Median total cholesterol, low-density lipoprotein (LDL) cholesterol, HDL cholesterol, and triglycerides all rose slightly in the E/C/F/TAF arm through 48 weeks. LDL cholesterol and triglycerides fell slightly in the continued E/C/F/TDF arm. The total-to-HDL ratio rose (worsened) from 3.5 to 3.8 in the E/C/F/TAF arm and from 3.5 to 3.6 in the E/C/F/TDF arm, a nonsignificant difference (P = 0.41).
 
The researchers suggested that "longer term data are needed to understand the clinical relevance of lipid changes in the TAF arm." They proposed that the improved kidney and bone signals after the switch from E/C/F/TDF to E/C/F/TAF reflects the approximately 90% drop in plasma tenofovir levels after TAF replaced TDF.
 
References
 
1. Thompson M, Morales-Ramirez J, McDonald C, et al.
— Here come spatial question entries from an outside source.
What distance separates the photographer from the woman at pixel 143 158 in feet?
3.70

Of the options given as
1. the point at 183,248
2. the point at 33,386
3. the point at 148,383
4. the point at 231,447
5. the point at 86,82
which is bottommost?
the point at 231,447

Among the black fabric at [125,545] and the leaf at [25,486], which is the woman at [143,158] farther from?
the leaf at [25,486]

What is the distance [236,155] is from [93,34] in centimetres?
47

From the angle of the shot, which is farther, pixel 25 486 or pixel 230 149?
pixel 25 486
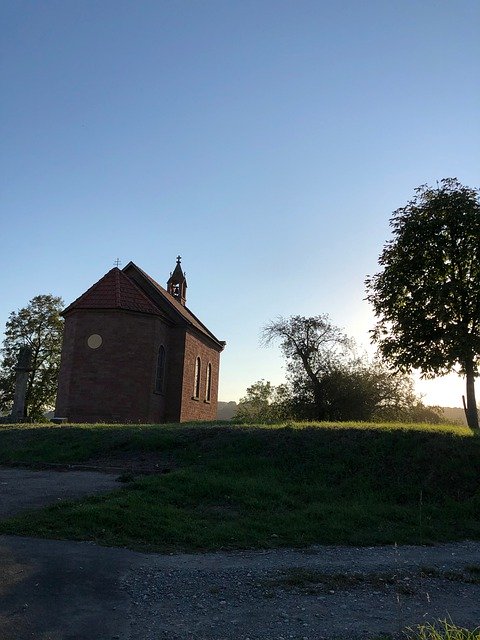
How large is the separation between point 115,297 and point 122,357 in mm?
3517

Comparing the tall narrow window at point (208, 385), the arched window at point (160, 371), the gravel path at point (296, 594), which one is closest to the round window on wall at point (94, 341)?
the arched window at point (160, 371)

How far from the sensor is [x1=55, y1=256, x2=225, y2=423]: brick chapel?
28.0m

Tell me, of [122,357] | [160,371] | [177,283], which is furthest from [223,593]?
[177,283]

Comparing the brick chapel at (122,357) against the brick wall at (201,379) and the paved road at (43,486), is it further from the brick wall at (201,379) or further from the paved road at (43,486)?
the paved road at (43,486)

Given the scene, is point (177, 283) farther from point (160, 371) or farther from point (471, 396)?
point (471, 396)

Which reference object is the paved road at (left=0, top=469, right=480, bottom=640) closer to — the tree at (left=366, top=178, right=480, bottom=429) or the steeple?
the tree at (left=366, top=178, right=480, bottom=429)

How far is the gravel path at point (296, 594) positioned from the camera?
5.16 metres

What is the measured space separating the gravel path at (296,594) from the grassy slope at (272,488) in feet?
3.62

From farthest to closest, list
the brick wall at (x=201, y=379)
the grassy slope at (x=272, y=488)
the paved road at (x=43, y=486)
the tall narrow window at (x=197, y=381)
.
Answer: the tall narrow window at (x=197, y=381) < the brick wall at (x=201, y=379) < the paved road at (x=43, y=486) < the grassy slope at (x=272, y=488)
Switching from a tenofovir disoproxil fumarate (TDF) to a tenofovir alafenamide (TAF)-based single tablet regimen (STR): week 48 data in HIV-1 infected virologically suppressed adults. IDWeek 2015, October 7-11, San Diego. Abstract 725.
 
2. Sax PE, Wohl D, Yin MT, et al. Tenofovir alafenamide versus tenofovir disoproxil fumarate, coformulated with elvitegravir, cobicistat, and emtricitabine, for initial treatment of HIV-1 infection: two randomised, double-blind, phase 3, non-inferiority trials. Lancet. 2015;385:2606-2615.